A previsão era que a gente lutasse em março. O Magno (Wilson, matchmaker do SFT) já estava começando a acertar os detalhes, eu aceitei a luta, só que desde dezembro, o ACA já estava em contato com meus empresários, querendo me contratar. Acabou que o contrato veio apenas agora, em fevereiro, em cima da hora. Peguei o duelo faltando poucos dias, justamente para segurar esse contrato, mas estou bem, preparado e as expectativas são as melhores para voltar ao Brasil carregando essa vitória na mala (risos).

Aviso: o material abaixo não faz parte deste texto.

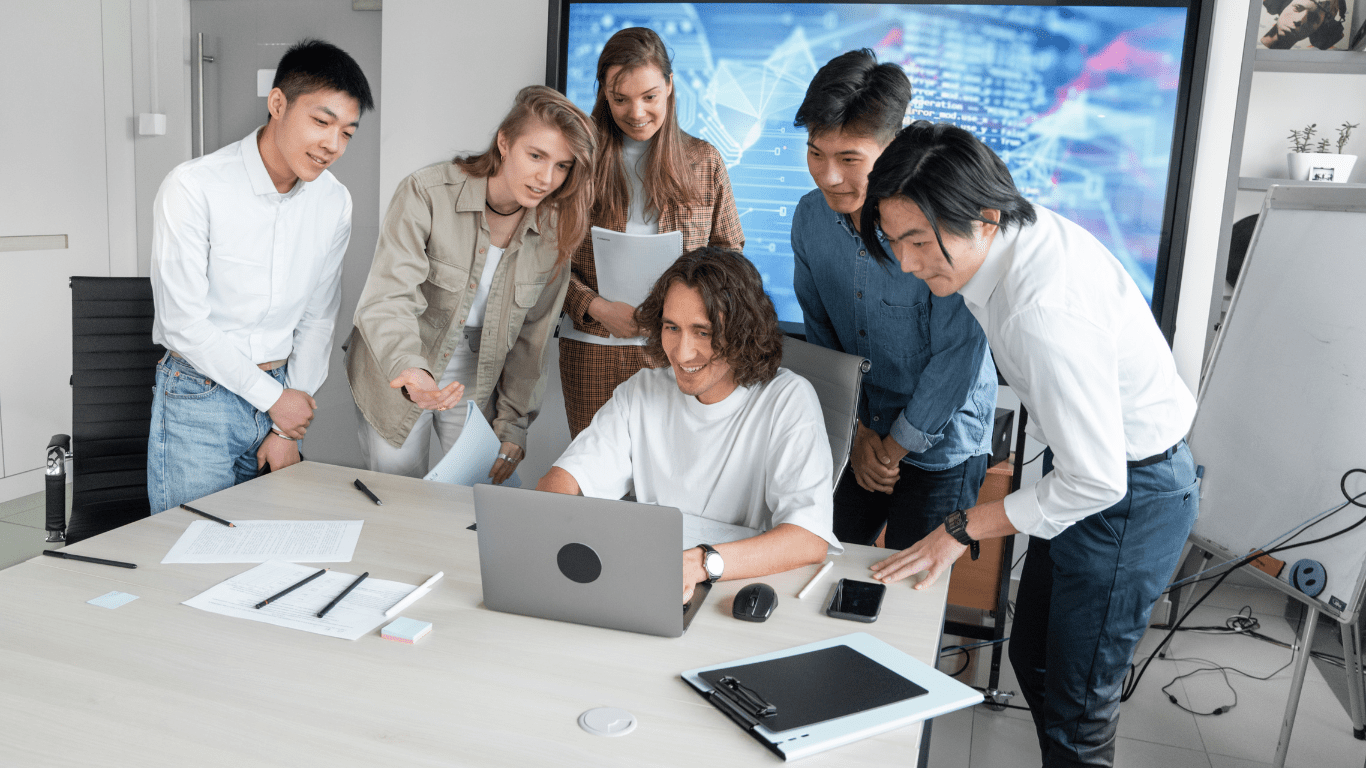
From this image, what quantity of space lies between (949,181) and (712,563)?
685 millimetres

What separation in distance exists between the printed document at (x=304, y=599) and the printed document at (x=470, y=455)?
0.45 m

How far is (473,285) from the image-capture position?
6.79 feet

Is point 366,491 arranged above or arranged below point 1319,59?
below

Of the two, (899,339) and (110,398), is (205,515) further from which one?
(899,339)

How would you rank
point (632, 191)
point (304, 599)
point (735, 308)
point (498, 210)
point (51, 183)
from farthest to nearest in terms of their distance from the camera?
1. point (51, 183)
2. point (632, 191)
3. point (498, 210)
4. point (735, 308)
5. point (304, 599)

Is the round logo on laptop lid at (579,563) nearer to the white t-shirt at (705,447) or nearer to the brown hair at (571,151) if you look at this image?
the white t-shirt at (705,447)

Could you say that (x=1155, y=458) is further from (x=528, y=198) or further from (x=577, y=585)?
(x=528, y=198)

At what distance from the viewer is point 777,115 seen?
3.03 meters

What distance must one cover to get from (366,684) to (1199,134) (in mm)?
2751

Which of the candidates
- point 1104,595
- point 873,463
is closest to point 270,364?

– Motivação extra com ida para o principal evento de MMA russo

Tenho várias lutas internacionais, só que o ACA, atualmente, é um dos maiores eventos do mundo. Então, fiquei muito feliz em ter a chance de fazer parte do plantel, fiquei animado pelo convite e pelo contrato. Agora é guerra. Estamos dentro de um evento gigantesco e agora é fazer jus à confiança que está sendo depositada em mim. Estou pronto para fazer uma grande luta na sexta-feira e mostrar o meu trabalho.

– Análise do adversário Abdul-Rahman Dzhanaev e busca pelo nocaute

Meu adversário é um cara duro, que tem gás, explosivo no primeiro round, mas cai de rendimento a partir dos outros assaltos e, por isso, já procura a luta agarrada. A gente estudou ele da melhor forma. Apesar de pegar a luta com apenas 18 dias de antecedência, vimos algumas coisas do jogo dele e eu já vinha esperando essa oportunidade no ACA. Vou fazer valer a minha mão pesada. Primeira vez que eu colocar a mão, é para ele sentir, andar para trás e não vir pra cima. A intenção é acabar com a luta no segundo round, por nocaute.

– Planos de retornar ao SFT futuramente para reconquistar cinturão 

Com toda certeza, a intenção é reconquistar o que é meu lá no SFT. Nesse momento, as coisas vão ficar um pouco difíceis, porque eu e o Irwing (King Kong) fomos contratados pelo ACA, mas se eu puder lutar com ele futuramente, vai ser muito bom. Pode ser até no meio da rua (risos). Ele fala demais, temos que nos resolver. Seria uma honra enfrentá-lo no SFT para eu reconquistar esse título que sinto que ainda me pertence.